▶ CHALLENGE A
Please write out the part of the column on Pope Francis' encyclical below, beginning at the words "Laudato Si’ is a" and stopping after the words "in our politics.".

Like many of you, I have been looking forward to Pope Francis’ new encyclical letter on the care of creation.

Last night as I was thinking about this column, I finally received my copy of Laudato Si’ (“Praised Be”), which takes its title from St. Francis of Assisi’s great hymn to the earth as our common home.

Laudato Si’ is a long document — more than 100 pages — and I have just had time to read it once. So I can only offer here my first impressions.

Most of the focus in the mainstream media has been on the pope’s “position” on issues that are controversial in our politics.

And his letter does contain important and strong considerations on such issues as climate change, the disappearance of plant and animal species, the culture of waste and consumer lifestyles, and the global inequalities of wealth and access to resources.

These passages of the encyclical deserve careful rereading. But what strikes me on my first read of the encyclical is the sense of urgency and the personal tone. Laudato Si’ is not so much a work of politics or economics — it is a moral and spiritual reflection on our times.

▶ CHALLENGE B
Convert only the lines of the records, from the line that has "Between the shirt" through the end of the records, into a JSON list of strings. Use one string per line and leave out blank lines.

▶ AVAILABLE DATA
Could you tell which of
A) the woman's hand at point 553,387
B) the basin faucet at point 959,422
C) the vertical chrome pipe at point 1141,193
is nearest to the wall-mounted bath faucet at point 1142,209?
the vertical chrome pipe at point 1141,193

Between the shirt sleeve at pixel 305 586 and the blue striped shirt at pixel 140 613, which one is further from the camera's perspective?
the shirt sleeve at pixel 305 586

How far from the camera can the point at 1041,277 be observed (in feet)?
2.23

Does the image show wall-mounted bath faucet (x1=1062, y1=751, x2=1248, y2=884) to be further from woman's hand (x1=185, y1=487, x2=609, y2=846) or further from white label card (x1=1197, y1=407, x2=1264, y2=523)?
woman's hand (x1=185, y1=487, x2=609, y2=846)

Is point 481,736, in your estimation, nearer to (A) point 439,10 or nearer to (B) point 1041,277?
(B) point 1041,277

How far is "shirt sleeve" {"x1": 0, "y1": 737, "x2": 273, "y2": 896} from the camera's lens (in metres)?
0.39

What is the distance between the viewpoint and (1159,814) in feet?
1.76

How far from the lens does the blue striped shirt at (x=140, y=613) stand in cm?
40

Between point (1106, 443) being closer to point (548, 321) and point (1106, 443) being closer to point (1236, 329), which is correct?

▶ FULL SOLUTION A
Laudato Si’ is a long document — more than 100 pages — and I have just had time to read it once. So I can only offer here my first impressions.

Most of the focus in the mainstream media has been on the pope’s “position” on issues that are controversial in our politics.

▶ FULL SOLUTION B
[
  "Between the shirt sleeve at pixel 305 586 and the blue striped shirt at pixel 140 613, which one is further from the camera's perspective?",
  "the shirt sleeve at pixel 305 586",
  "How far from the camera can the point at 1041,277 be observed (in feet)?",
  "2.23",
  "Does the image show wall-mounted bath faucet (x1=1062, y1=751, x2=1248, y2=884) to be further from woman's hand (x1=185, y1=487, x2=609, y2=846) or further from white label card (x1=1197, y1=407, x2=1264, y2=523)?",
  "woman's hand (x1=185, y1=487, x2=609, y2=846)",
  "Is point 481,736, in your estimation, nearer to (A) point 439,10 or nearer to (B) point 1041,277?",
  "(B) point 1041,277",
  "How far is \"shirt sleeve\" {\"x1\": 0, \"y1\": 737, \"x2\": 273, \"y2\": 896} from the camera's lens (in metres)?",
  "0.39",
  "What is the distance between the viewpoint and (1159,814) in feet?",
  "1.76",
  "How far from the lens does the blue striped shirt at (x=140, y=613) stand in cm?",
  "40",
  "Between point (1106, 443) being closer to point (548, 321) and point (1106, 443) being closer to point (1236, 329), which is correct?"
]